Printed reports are available both for individual machines and for groups of machines, organized according to the above-mentioned criteria. Reports are printed out automatically at the end of the shift or on request. Machines or spinning positions that fail to achieve the specified reference efficiency or exceed certain preset criteria (ends down, quality stops, etc.) are listed separately.
Mill management can use this information to analyze output, productivity and quality as a basis for decision-making on the deployment of personnel and technical aspects of production, such as changes in machine allocation when order bottlenecks arise, adjustments to machine settings in response to sudden changes in raw material quality and the relevant action in spinning preparation operations, etc.

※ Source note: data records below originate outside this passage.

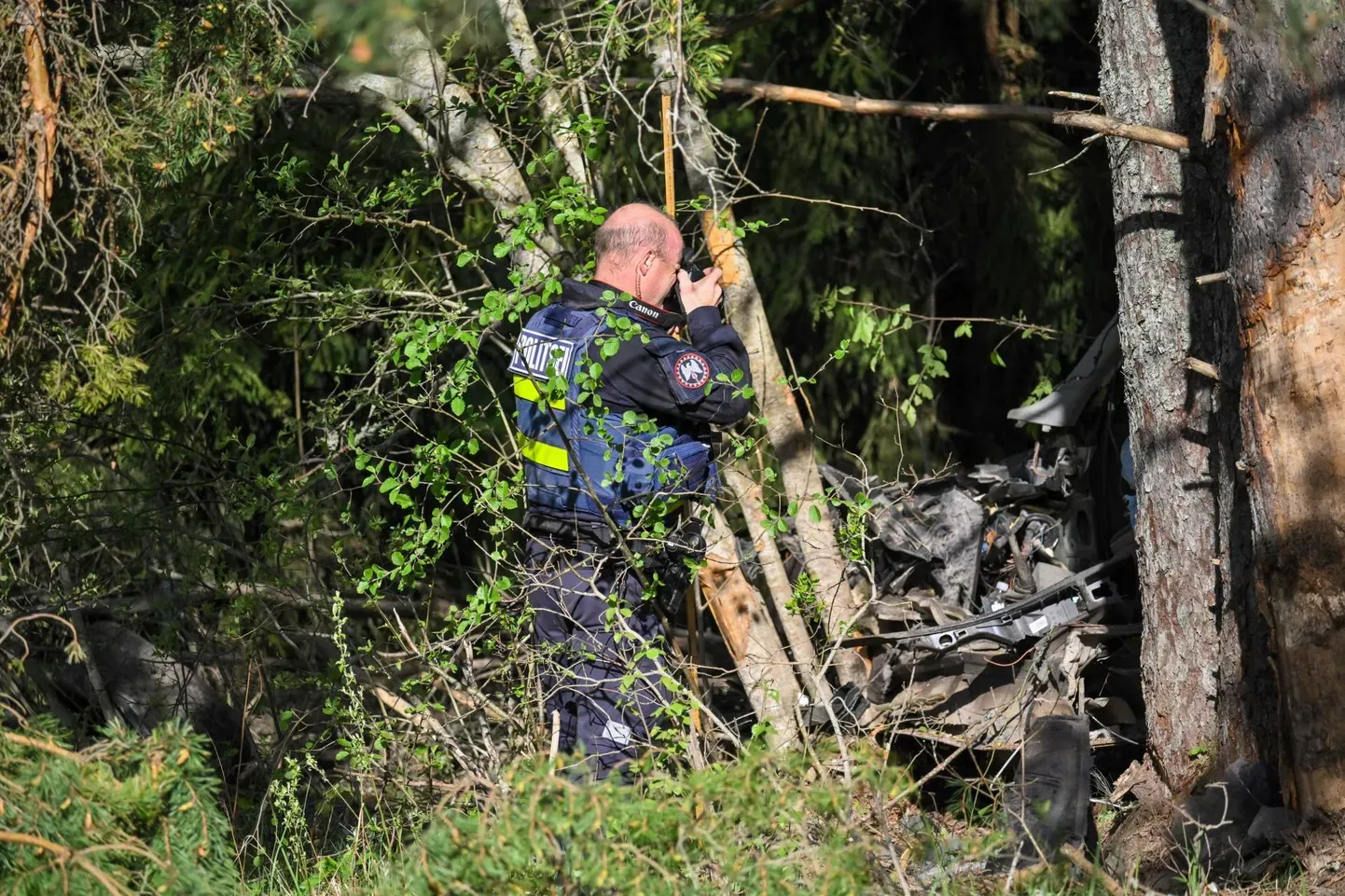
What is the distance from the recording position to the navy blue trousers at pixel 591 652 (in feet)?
14.4

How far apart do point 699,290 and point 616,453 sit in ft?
2.52

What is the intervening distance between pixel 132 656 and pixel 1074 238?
4.81 meters

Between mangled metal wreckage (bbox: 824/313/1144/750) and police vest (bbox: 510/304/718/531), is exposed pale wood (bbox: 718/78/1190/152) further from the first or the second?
police vest (bbox: 510/304/718/531)

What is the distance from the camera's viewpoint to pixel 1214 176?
4148mm

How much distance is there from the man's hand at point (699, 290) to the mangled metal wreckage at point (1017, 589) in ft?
2.72

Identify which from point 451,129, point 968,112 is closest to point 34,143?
point 451,129

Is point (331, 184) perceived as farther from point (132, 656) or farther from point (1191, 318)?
point (1191, 318)

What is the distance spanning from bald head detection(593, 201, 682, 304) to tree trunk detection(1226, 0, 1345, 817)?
179 cm

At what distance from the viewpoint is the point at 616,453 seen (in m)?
4.29

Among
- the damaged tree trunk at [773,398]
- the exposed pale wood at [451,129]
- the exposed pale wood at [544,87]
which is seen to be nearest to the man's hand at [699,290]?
the damaged tree trunk at [773,398]

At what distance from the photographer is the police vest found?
4.14m

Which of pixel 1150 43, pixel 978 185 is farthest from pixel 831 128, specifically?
pixel 1150 43

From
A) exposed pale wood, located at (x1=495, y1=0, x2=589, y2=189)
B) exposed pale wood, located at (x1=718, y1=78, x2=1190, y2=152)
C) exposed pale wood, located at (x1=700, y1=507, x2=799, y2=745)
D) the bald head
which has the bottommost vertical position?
exposed pale wood, located at (x1=700, y1=507, x2=799, y2=745)

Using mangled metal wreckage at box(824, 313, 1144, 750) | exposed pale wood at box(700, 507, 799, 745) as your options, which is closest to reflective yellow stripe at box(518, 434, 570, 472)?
exposed pale wood at box(700, 507, 799, 745)
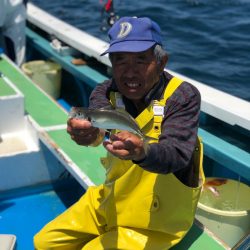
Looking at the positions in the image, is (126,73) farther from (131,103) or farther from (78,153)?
(78,153)

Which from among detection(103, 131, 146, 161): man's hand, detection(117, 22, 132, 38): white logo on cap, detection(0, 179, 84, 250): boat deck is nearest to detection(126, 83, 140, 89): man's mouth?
detection(117, 22, 132, 38): white logo on cap

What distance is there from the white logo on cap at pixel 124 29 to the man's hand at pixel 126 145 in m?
0.55

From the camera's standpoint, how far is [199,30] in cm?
983

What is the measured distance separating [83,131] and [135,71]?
35cm

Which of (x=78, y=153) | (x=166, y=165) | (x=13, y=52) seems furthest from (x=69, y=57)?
(x=166, y=165)

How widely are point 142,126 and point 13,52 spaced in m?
4.16

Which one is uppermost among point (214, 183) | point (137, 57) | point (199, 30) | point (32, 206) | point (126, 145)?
point (137, 57)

Information is available to the Material Planning Department, for example for purchasing raw material (selecting raw material quality on the basis of cost/benefit criteria), planning material flow in accordance with productivity in the spinning mill, specifying spinning parameters (rotor speeds, yarn twist, etc.) according to the required yarn quality and monitoring order processing (number of kg produced, number of packages completed, etc).
Data on those machines that fail to achieve the required efficiency or exceed a certain ends down rate or a certain number of quality-related stops are available at all times to foremen or shift foremen. The foreman or mechanic can therefore concentrate solely on machines and spinning positions that are not running satisfactorily, and take the appropriate action without delay.
Maintenance personnel receive reports on spinning positions that are at a standstill, running unsatisfactorily or out of action, inadequate robot efficiency, etc., and can then immediately take the action they consider necessary. Periodic maintenance for machines and robots can be planned, performed and monitored on the basis of the operating hours of the rotor spinning machines.